October 17(1787) Prince Hall filed a petition with Boston’s School Committee for equality in the town’s public schools. The leader gathered signatures from over forty members of Boston’s growing African American community in an attempt to remediate racist legislation and constant harassment faced by the town’s black residents.
October 18(1648) Boston Shoemakers, America’s first labor organization, formed in Beantown.
October 19(1735) John Adams born in North Braintree, now Quincy. The American statesman would serve as a diplomat, congressman, and vice president before succeeding George Washington as president. Adams lost his bid for reelection to Thomas Jefferson in the contentious election of 1800.
October 20(2004) The Boston Red Sox beat the New York Yankees, 10-3 in game seven of Major League Baseball’s ALCS playoffs series, advancing the team to its first World Series in eighteen years. Boston’s “Dirt Dogs” had battled back from a 0-3 series deficit, to defeat their bitter rivals in what has been called the biggest upset in sports history.

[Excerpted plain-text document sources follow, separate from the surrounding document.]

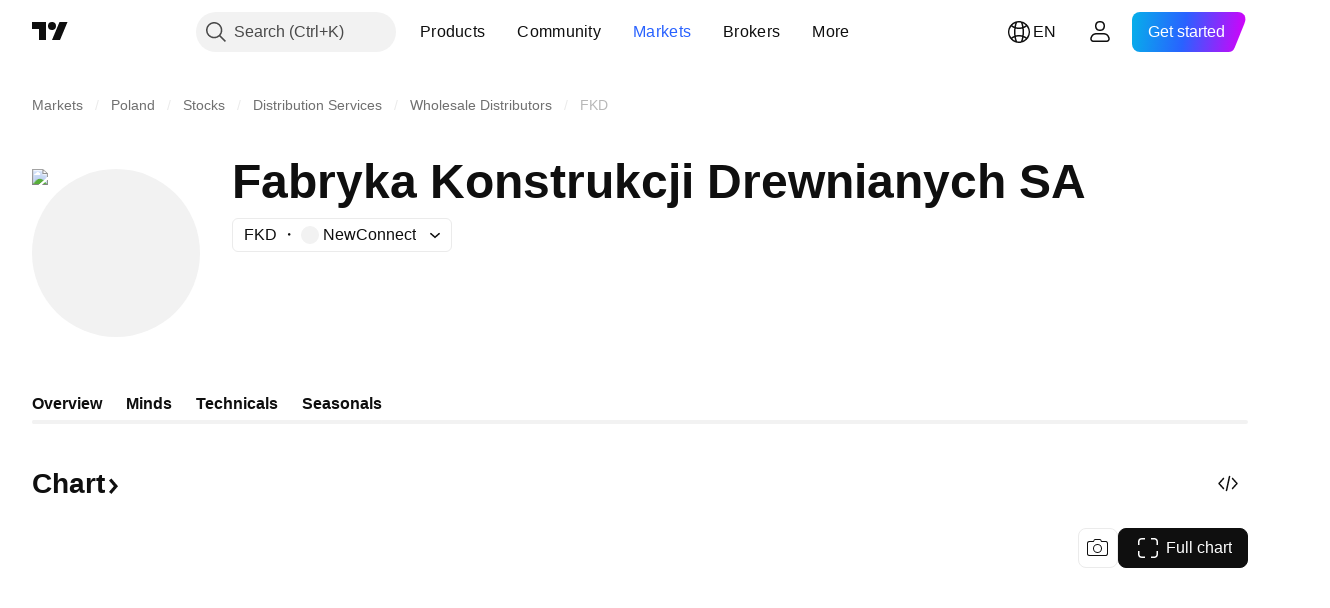

--- FILE ---
content_type: application/javascript; charset=utf-8
request_url: https://static.tradingview.com/static/bundles/symbol_category_page_tab_overview.d872091335ed830940d7.js
body_size: 539
content:
"use strict";(self.webpackChunktradingview=self.webpackChunktradingview||[]).push([[56349],{616681:(e,a,i)=>{(0,i(198641).initSymbolPageTab)()}},e=>{e.O(0,[74401,92239,26184,10648,62419,32078,50370,29903,24840,84509,68650,62156,87828,81350,18013,54123,3406,14544,67877,11285,62882,70835,14896,64463,98703,37419,50846,86211,20785,66504,87536,90769,90639,35711,86623,21147,85624,75290,79780,50694,10930,20710,41215,83580,49560,92346,20789,29592,87250,68601,76780,48872,69331,20683,18138,12936,64083,39537,64416,10810,88541,41335,51423,50340,73391,32399,68401,21997,58983,62082,44337,94922,17930,30201,47859,23219,47854,82285,34383,29142,32659,11184,48357,62517,91493,3333,17314,61089,51972,96836,60837,58108,20188,94980,86847,43463,45354,77214,81390,82128,88119,13317,48366,74570,39053,77978,41494,39381,69020,93647,11387,55623,91922,53127,3673,69873,51865,48224,22589,95626,88356,78820,30608,34700,17644,22969,66585,3004,78828,19465,17708,5193,51029,72543,15127,23170,41651,5084,90002,84434,25977,98777,4570,24377,44199,77348,8721,54688,81967,36921,13034,11389,7204,77196,12874,20541,22691,72834,6656,97406,51307,62560,4857,60733,94584,52294,56167,72373,68820,39394,28562,30331,45207,5347,90145,59334,91361,3691,79248,17675,48507,52255,32227,77507,22665,12886,22023,2373,62134,1620,68134,93243,42118,32378,29138,23298,91834,81015,70241,62142],(()=>{return a=616681,e(e.s=a);var a}));e.O()}]);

(1979) JFK Library dedicated at Dorchester’s Columbia Point.
October 21(1797) USS Constitution launched in Boston. The vessel earned the nickname “Old Ironsides” when an American sailor observed that British cannonballs seemed to bounce off her hull. The oldest commissioned warship in the world, the Constitution resides at the Charlestown Navy Yard.
October 22(1844) As many as 100,000 religious followers of William Miller gathered in Massachusetts to await the Second Coming of Jesus Christ. The Baptist preacher had projected the Armageddon’s date based on figures he extracted from the Bible. Needless to say, his figures were a smidge off. The incident is known as ‘The Great Disappointment.’
October 23(1788) Sarah Hale born in Newport, New Hampshire. Her novels and poems made her a prominent literary figure, and earned her an appointment as editor of the well-respected Ladies’ Magazine, later known as Godey’s Lady Book. The great “lady editor” served the Boston community as president of the Seaman’s Aid Society, training local women in trades while providing nurseries for their children.